Monday 21 April 2008

The Boy with the Robber's Hands

I finished it a couple of days ago - Finn-Ole Heinrich's Räuberhände. It's the story of two boys - one has the perfect parents to the point of cliché, the other has an alcoholic mother who drinks outside the supermarket. They're best friends from the age of about 13 or so, and Samuel practically moves in with Janik and his parents. The narrator is Janik, just after the two have finished school and head off to Turkey in an illusory attempt to find Samuel's Turkish father - whose name he doesn't know. But before they left, Janik had overstepped a line and their friendship is now on the brink of collapse.

So the story takes place on all sorts of time levels. The most obvious is the tiny snippets of future at the beginning of each chapter - so you read with a permanent sense of slight foreboding, not knowing quite what's going to happen. But you're also regaled with tales from happier times - psychological tricks played on the perfect parents, a Kleingarten paradise, young love, how the two boys became friends. And then there's Istanbul, where the two of them chase Samuel's unknown father at a whirlwind pace - all heat, dust, sweat and resentment at fever pitch. And the structure works incredibly well, keeping up the pace so you're always on your toes but never irritated.

The critics have praised the film-like descriptions - which is a bit obvious really,seeing as the author is studying film - or at least he is when he's not writer-in-residence in lovely Erfurt. But it's true - they seem to glide by your mind's eye in technicolour. What I like most about the book, though, is the characters. Apart from the clichéd parents, they are all wonderfully painted: first and foremost Samuel and Janik, but also Samuel's mother Irene, Janik's girlfriend Lina, and another local alkie, Bubu. And the simmering resentment between the two boys is ever-present but rarely boils over - Janik resents Samuel for being the apple of his parents' eye, and Samuel resents Janik for having everything he wants.

The book also looks at national identities, although not overtly. Samuel has never met his father, but believes he is Turkish - and reinvents himself as a Turk. He learns Turkish from cheap cassettes, starts singing and dancing and yearns for his one true love - who has to be a Turkish girl, of course. As the narrator points out, Samuel has no idea what Turks are really like, it's all just a desperate romatic projection. On the other hand, Janik and his parents are such typical middle-class Germans it almost hurts. Wellmeaning teachers, wholemeal vegetarian lasagne, barbecues in the garden. The two (imagined) cultures meet in the middle at the boys' Kleingarten - a concept, I believe, alien to other nationalities. They create their cliché of Turkey there, in the most German of settings, alongside a grubby canal.

It's a book that makes you feel for the people who inhabit it, that makes you care what happens to them. It's a book you want to read again once you've finished the last page. I hope it'll do really well. Here's a brief sample from the very beginning:

(All his stuff and everything of hers worth saving is packed in boxes and stored in our garage. My parents helped me. Nine boxes, fourteen rubbish sacks. It took nearly three hours.)

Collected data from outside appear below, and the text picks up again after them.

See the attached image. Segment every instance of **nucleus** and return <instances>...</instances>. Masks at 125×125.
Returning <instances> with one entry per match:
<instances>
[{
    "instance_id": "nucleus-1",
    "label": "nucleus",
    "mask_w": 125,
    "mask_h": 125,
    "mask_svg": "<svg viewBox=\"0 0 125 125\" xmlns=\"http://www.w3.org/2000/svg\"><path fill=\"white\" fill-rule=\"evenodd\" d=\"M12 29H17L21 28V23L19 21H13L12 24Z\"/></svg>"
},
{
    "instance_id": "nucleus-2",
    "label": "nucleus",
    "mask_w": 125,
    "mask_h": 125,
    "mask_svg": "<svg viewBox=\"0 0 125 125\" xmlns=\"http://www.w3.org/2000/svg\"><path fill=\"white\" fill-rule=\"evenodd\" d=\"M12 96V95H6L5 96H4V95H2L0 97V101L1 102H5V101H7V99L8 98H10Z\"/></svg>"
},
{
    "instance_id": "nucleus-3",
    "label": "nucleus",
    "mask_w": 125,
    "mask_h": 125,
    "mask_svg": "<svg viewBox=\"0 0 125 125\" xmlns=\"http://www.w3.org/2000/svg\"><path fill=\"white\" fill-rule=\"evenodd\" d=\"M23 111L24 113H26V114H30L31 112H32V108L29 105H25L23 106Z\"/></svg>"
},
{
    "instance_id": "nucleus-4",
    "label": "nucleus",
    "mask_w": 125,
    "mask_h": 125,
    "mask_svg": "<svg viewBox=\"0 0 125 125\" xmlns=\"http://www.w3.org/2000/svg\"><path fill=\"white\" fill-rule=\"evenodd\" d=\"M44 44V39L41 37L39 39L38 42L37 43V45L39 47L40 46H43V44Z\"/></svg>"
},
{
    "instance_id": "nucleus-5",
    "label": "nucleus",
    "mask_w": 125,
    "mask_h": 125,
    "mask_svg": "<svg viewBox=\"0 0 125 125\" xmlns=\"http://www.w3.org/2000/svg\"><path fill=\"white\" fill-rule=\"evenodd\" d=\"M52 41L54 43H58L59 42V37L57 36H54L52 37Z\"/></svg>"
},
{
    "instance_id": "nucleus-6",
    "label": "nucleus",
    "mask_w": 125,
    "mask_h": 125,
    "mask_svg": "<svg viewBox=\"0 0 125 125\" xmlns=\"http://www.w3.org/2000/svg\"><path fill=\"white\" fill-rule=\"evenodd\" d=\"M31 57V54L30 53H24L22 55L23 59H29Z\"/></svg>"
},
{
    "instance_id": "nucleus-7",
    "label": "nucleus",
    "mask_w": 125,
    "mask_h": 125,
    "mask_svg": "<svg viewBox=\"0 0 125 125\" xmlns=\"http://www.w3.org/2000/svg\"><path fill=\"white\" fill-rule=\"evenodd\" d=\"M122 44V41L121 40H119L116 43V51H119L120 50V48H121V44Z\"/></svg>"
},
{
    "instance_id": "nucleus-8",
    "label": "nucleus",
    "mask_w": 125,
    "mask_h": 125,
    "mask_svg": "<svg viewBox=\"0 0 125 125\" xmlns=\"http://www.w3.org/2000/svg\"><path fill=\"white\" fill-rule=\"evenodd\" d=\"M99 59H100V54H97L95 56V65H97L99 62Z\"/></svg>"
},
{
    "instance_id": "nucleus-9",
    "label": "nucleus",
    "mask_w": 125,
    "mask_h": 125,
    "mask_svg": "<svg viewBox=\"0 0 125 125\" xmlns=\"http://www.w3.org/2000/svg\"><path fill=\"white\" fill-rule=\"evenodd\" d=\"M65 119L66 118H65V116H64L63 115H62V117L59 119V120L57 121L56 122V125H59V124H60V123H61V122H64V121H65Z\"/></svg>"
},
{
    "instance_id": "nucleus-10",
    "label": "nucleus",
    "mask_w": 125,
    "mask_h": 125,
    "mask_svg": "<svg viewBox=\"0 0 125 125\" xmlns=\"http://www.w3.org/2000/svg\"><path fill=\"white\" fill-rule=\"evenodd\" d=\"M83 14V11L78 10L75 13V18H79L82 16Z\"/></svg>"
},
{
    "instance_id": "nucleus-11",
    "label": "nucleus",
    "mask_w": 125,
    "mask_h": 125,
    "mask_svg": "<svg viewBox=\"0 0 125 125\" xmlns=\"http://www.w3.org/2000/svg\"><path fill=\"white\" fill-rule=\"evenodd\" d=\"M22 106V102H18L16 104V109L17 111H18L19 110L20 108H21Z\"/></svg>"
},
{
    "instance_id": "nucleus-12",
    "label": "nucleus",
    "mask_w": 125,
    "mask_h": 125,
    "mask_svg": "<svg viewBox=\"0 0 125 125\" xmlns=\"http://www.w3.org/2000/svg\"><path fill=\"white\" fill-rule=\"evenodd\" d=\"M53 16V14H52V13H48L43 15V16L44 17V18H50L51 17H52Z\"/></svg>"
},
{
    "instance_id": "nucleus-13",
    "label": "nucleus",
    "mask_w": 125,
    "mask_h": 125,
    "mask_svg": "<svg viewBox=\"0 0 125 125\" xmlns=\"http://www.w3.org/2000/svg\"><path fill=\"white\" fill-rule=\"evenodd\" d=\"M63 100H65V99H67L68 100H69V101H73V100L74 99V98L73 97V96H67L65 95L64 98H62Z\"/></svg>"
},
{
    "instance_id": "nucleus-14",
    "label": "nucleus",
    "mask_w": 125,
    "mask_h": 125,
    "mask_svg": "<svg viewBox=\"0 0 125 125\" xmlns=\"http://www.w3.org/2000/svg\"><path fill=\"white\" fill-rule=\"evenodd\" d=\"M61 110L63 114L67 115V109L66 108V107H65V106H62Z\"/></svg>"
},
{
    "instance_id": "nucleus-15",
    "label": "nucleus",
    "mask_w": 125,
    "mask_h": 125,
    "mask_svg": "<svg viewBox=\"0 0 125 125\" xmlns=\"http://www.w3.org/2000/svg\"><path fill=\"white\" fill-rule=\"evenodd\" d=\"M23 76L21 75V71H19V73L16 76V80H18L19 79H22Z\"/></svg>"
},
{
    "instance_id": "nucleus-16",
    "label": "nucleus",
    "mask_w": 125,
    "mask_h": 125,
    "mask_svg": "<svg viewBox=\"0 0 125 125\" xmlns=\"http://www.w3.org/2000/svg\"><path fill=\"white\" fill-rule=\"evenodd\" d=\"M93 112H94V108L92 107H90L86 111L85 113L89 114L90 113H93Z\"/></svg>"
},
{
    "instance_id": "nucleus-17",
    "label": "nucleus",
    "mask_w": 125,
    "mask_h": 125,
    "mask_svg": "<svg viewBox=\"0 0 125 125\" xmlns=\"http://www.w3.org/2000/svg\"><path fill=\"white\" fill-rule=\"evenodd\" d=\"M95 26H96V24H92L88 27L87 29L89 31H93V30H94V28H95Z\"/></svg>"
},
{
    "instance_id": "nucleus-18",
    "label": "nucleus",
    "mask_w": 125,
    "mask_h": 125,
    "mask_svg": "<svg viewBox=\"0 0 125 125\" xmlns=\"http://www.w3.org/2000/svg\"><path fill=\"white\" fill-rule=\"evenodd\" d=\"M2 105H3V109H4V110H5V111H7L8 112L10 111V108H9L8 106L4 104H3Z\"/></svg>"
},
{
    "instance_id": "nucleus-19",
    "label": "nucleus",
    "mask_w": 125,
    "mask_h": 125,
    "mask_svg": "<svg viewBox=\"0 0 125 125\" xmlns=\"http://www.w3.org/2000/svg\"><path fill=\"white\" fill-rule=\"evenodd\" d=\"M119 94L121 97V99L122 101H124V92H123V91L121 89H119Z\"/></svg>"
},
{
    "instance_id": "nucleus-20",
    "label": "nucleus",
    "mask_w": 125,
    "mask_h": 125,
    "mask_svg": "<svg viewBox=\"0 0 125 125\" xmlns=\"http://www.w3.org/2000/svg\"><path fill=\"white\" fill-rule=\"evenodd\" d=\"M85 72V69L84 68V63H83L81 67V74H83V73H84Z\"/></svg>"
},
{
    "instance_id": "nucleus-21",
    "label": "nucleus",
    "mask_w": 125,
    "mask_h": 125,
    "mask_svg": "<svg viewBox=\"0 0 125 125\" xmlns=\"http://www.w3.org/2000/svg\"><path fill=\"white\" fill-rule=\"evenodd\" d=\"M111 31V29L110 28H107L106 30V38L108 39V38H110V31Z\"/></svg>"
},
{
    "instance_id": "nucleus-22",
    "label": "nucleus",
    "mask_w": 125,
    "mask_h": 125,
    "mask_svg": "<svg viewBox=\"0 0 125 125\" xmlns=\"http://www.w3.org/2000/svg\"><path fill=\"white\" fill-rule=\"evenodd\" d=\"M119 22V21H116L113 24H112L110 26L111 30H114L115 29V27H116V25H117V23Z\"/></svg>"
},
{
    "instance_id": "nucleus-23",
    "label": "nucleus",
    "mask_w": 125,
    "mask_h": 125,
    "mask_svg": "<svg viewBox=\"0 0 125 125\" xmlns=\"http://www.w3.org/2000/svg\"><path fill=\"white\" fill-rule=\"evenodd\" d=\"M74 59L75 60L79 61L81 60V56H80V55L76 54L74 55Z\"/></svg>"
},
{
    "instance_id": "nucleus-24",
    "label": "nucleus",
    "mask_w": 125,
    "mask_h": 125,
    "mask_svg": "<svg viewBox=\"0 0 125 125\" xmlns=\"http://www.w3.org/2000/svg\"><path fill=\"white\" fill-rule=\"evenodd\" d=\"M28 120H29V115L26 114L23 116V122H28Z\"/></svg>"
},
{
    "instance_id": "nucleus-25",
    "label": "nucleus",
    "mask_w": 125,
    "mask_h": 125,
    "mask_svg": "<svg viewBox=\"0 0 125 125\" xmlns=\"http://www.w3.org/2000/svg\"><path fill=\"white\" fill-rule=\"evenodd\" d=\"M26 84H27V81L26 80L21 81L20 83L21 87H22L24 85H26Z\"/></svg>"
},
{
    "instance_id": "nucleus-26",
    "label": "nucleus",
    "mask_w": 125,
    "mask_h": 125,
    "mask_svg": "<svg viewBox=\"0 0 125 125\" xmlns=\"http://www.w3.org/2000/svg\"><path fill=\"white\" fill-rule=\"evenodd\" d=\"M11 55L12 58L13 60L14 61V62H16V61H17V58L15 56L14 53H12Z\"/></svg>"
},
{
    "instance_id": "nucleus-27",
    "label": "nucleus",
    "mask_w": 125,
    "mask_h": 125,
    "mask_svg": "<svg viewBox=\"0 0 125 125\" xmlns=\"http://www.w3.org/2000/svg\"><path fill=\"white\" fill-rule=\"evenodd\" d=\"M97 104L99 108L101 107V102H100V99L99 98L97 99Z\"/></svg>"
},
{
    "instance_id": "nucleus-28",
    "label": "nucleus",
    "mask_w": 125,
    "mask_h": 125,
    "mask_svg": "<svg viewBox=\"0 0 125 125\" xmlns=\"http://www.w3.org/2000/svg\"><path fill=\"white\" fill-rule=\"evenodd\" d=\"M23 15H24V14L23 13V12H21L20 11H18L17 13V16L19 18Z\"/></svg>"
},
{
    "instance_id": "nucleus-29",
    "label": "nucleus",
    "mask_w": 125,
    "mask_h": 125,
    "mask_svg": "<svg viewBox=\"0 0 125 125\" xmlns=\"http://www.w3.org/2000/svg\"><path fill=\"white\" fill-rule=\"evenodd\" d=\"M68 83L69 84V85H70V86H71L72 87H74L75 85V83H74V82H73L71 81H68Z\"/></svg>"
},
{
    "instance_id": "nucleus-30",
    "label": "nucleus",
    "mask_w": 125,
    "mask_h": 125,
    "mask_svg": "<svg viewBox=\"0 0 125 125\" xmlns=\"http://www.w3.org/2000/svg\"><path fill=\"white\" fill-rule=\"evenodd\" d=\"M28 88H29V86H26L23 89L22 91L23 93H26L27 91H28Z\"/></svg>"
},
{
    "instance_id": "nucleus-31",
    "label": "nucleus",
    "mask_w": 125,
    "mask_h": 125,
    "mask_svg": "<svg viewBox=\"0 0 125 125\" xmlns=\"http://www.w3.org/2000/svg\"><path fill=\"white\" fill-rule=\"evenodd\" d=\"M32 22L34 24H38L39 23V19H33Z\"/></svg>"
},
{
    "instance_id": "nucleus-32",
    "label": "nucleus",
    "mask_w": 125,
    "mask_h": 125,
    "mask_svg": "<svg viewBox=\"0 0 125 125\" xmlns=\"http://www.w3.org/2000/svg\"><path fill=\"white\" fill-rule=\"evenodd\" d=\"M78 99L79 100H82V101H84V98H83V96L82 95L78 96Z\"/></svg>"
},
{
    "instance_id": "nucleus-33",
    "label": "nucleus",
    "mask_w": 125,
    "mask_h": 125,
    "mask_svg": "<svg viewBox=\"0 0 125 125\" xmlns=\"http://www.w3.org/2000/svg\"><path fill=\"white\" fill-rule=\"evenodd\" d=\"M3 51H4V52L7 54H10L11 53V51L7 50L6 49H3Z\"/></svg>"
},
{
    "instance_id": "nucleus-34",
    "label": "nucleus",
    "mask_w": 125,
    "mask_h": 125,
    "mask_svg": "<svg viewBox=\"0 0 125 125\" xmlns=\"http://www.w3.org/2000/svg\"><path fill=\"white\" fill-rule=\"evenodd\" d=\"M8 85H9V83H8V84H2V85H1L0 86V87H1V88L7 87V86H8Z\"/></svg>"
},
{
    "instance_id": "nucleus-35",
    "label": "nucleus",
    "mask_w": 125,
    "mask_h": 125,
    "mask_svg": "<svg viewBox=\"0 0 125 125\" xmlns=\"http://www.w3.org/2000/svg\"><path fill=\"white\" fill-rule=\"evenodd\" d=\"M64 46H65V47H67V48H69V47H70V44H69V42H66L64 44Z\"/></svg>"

My parents love Samuel. And he loves them. When Samuel gets on my nerves I sometimes call him their adopted child - that's his sore point, so to speak. Samuel and I have been friends as long as we've been in the same class. Nearly seven years now. And since then, Samuel's slept at our house almost every night. He's had his own bed in my room for ages. It was a present from my parents. They asked me first of course, if it was OK for me. They'd never make a decision like that over my head. But it's not as if I'd have minded. I'm not jealous, Samuel's my best friend and if my parents hadn't asked me, I probably would have asked them.